Als Personen mitsamt ihren Gefühlen, Biographien, Zukunftsplänen werden die beiden Küssenden keine Rolle mehr spielen. Sie dienten nur als Bild. Die Geschichte hat mit dem ersten Ton begonnen: der Widerstreit zwischen dem Sichtbaren und dem Nicht-Sichtbaren. »Ich würde sagen: Angefangen mit einem Kuss, endet es mit einem Biss. Wie eine Mutter zu ihrem Baby sagt: ›Ich mag dich so gern, ich könnte dich aufessen,‹ wissen Sie, so was in der Art, was ja charmant ist, Sie erinnern sich an so etwas als Kind, aber es gehört auch zu jeder körperlichen Art von Liebe. Ich denke nicht, dass der Film über Kannibalismus oder Essen geht, es ist abstrakter, eher, verschlingen, es ist eine Metapher für .... für ..., nein, essen ist so ein banales Wort. Es geht um etwas, was über die Haut hinausgeht, das ist alles.«
Der Ton geht unter die Haut. Der einleitende Song wird den Grundton des gesamten Films bestimmen. Die Tindersticks haben den Soundtrack durchkomponiert. Minimale, variierende Versatzstücke jener Melodie, Cello, Bass, Klavier, verhaltenes Tröten, eingesetzt wie Scharniere zwischen Alltagsgeräuschen und möglichen Empfindungen. Ansonsten ist es vollkommen still um die Figuren. In den Hotelfluren, in der Suite, im Labor. Keine Songs, keine durch Handlung motivierte Musik, niemand, der ein Radio einschaltet, eine Platte auflegt, nichts Expressives. Keiner bekommt die Chance, sich selbst zu entkommen. Stattdessen beginnt man, das Badewasser zu hören, das Klackern des Saubermachewagens und die Schritte des Zimmermädchen in den Hotelfluren, ein penetrantes, stakkatohaftes Routieren irgendeiner Versuchsanordnung im medizinischen Labor oder die hektisch klatschenden Geräusche, die Vincent Gallo in einem weiß gekachelten, klar ausgeleuchtetem Badezimmer beim Onanieren macht. So viel ästhetische Nüchternheit in einem Film, der sich der nüchternen Betrachtung eher entzieht. Die musikalische Dramaturgie, puristischer O-Ton versus kuschliger Minimalismus, folgt nicht der Intention, uns das Gruseln zu lehren, Spannung aufzubauen. Sie evoziert eher etwas Monotones, eine Traurigkeit, lullt uns ein. Sie nivilliert jene »roten« und jene »weißen« Bilder: den Exzess und den angestrengt kasteienden Versuch, ihn zu domestizieren. Die zwei Seiten eines zerstörerischen Begehrens sind nicht immer klar zu trennen: Beatrice Dalle als Coré und Vincent Gallo als Doktor Brown haben sich infiziert.

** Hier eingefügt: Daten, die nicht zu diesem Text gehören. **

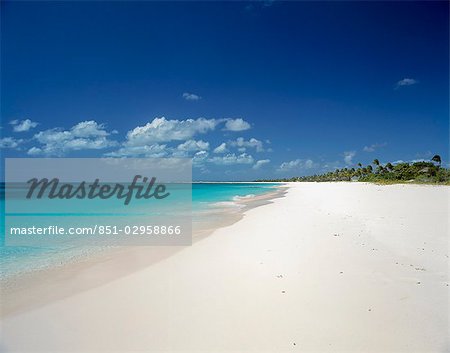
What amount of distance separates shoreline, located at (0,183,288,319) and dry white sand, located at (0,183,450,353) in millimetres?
351

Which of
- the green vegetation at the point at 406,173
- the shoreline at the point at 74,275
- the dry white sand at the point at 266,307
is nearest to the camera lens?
the dry white sand at the point at 266,307

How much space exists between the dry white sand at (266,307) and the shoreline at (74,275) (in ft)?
1.15

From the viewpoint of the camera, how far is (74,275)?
21.0 ft

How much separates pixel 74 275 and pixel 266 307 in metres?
4.56

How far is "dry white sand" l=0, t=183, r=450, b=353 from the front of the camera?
3598 millimetres

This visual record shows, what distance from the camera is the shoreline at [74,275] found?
203 inches

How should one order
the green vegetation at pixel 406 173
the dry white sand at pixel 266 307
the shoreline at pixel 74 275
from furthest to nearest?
the green vegetation at pixel 406 173, the shoreline at pixel 74 275, the dry white sand at pixel 266 307

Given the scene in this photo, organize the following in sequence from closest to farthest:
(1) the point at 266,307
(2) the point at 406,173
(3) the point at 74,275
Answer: (1) the point at 266,307, (3) the point at 74,275, (2) the point at 406,173

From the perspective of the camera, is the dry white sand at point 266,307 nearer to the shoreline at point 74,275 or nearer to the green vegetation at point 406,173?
the shoreline at point 74,275

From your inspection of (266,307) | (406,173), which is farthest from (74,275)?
(406,173)

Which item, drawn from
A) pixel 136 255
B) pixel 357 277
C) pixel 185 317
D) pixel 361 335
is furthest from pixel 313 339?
pixel 136 255

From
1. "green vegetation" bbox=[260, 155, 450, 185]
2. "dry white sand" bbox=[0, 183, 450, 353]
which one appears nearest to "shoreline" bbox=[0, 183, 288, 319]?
"dry white sand" bbox=[0, 183, 450, 353]

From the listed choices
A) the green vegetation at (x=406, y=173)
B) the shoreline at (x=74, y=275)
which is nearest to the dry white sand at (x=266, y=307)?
the shoreline at (x=74, y=275)

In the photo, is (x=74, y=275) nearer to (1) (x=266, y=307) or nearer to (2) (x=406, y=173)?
(1) (x=266, y=307)
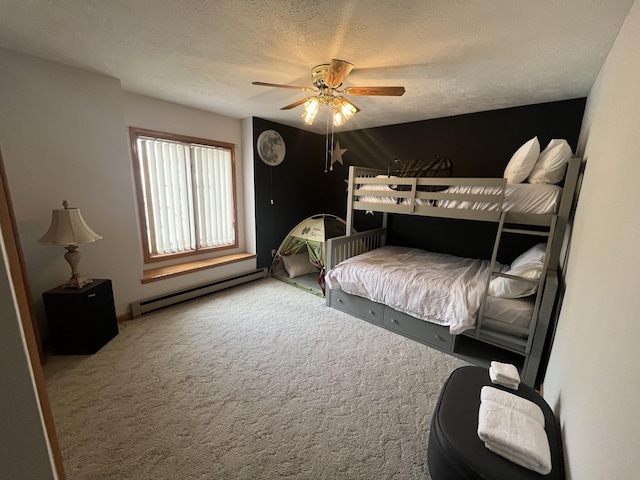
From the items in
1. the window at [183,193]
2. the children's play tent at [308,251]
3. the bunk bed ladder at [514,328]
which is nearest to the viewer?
the bunk bed ladder at [514,328]

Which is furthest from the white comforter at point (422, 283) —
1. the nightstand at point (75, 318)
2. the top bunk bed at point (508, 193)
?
the nightstand at point (75, 318)

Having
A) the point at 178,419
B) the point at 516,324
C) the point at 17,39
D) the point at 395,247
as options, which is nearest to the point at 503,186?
the point at 516,324

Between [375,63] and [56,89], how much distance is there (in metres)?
2.64

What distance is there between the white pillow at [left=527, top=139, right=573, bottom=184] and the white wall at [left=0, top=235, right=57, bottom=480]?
2997 millimetres

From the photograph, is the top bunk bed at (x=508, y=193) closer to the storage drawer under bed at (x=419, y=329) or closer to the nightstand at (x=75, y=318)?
the storage drawer under bed at (x=419, y=329)

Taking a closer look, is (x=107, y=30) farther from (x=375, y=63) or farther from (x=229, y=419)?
(x=229, y=419)

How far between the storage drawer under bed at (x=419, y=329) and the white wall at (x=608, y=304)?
79 centimetres

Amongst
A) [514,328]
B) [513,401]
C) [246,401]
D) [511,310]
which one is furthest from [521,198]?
[246,401]

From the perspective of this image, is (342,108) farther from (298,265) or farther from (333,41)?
(298,265)

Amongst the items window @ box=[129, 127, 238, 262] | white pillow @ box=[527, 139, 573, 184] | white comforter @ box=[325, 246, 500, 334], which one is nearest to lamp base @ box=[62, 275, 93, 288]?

»You were in love with her?« - »That's not the right word. I was attracted to her.« - »You became lovers?« - »I wish we had.« - »You believe in loyalty, Mr Brown? Betrayel?« - »You were not there. You don't know what happened.« - »You like money, you're a man in the hurry. You stole Léos work.« Mit jedem ausgesprochenen Satz schwingen zig unausgesprochene mit. Das Wenige, das wir über diese Infektion wissen, erfahren wir aus Gesprächen im medizinischen Labor. Irgendwo fern, in einem tropischen Grün, hat ein Forscherteam von Medizinern eine Expedition durchgeführt und irgendwas ist schief gegangen. Mit dabei: Léo Semenau, Coré, vorgestellt als Léos Frau und Doktor Brown. Eine Dreiecksgeschichte. Was dort genau stattgefunden hat, erfahren auch wir nicht. Wörter wie Liebe, Begehren, Geld werden in die Nähe des Medizinischen, des Infektiösen gerückt. Und Informationsversatzstücke legen nahe, es gehe um neue Heilmethoden von Nervenkrankheiten, um »mental pain« und »problems of libido«. Auf der Suche nach unsichtbaren Strängen und Verbindungen, begibt sich Leó in wissenschaftliche Grauzonen und wird schließlich aus der Wissenschaftsrige ausgeschlossen. Léos Nachfolger hingegen wird bei der Arbeit gezeigt, wie er mit einer Pinzette an einer Gehirnhälfte herumzupft, während Doctor Brown im abgelegten, vergessenen Telefonhörer ein hello, hello, hello ruft. Die Linie zwischen dem Bild eines sezierenden Mediziners und einem, von dem wir wissen, er habe eher nach Zusammenhängen geforscht, verläuft auch zwischen weiß und schwarz und wiederum zwischen dem Sichtbaren und dem Nicht-Sichtbaren. Doktor Brown, im baumelnden Telefonhörer hängt dazwischen. Er verkörpert einerseits das Bild des weißen Mannes, der die Arbeit des schwarzen aussaugen und zu Geld machen will, gleichzeitig erscheint er als Opfer seiner eigenen Ungeduld.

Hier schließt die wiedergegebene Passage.